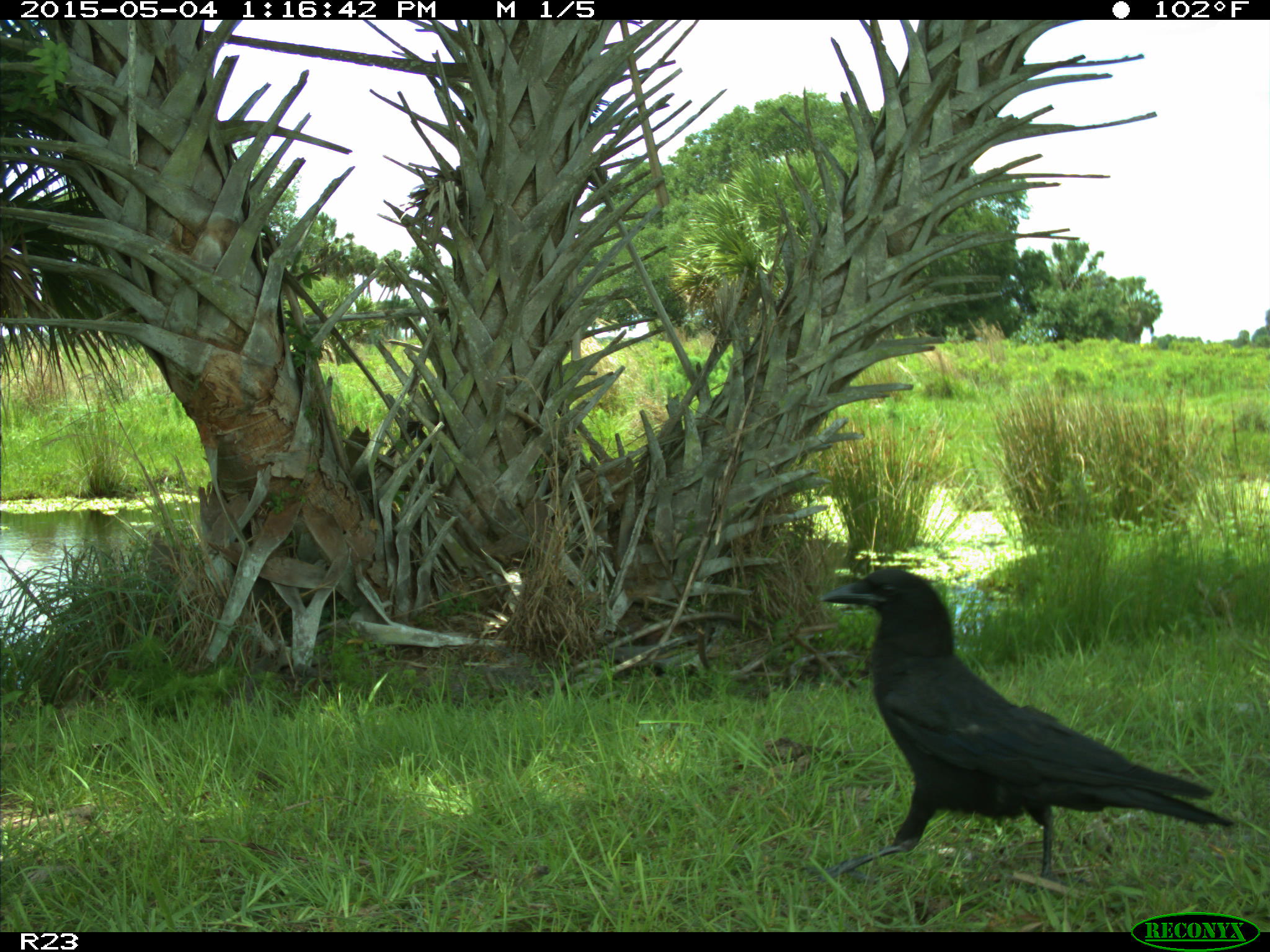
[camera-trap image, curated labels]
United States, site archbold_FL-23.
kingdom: Animalia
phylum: Chordata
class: Mammalia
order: Artiodactyla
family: Bovidae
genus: Bos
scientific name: Bos taurus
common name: domestic cow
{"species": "Bos taurus (domestic cow)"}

TASK INSTRUCTIONS
If pictures appear in the data, do not print them; repeat the rest exactly.

ANSWER AREA
[camera-trap image, curated labels]
United States, site archbold_FL-23.
kingdom: Animalia
phylum: Chordata
class: Mammalia
order: Artiodactyla
family: Bovidae
genus: Bos
scientific name: Bos taurus
common name: domestic cow
{"species": "Bos taurus (domestic cow)"}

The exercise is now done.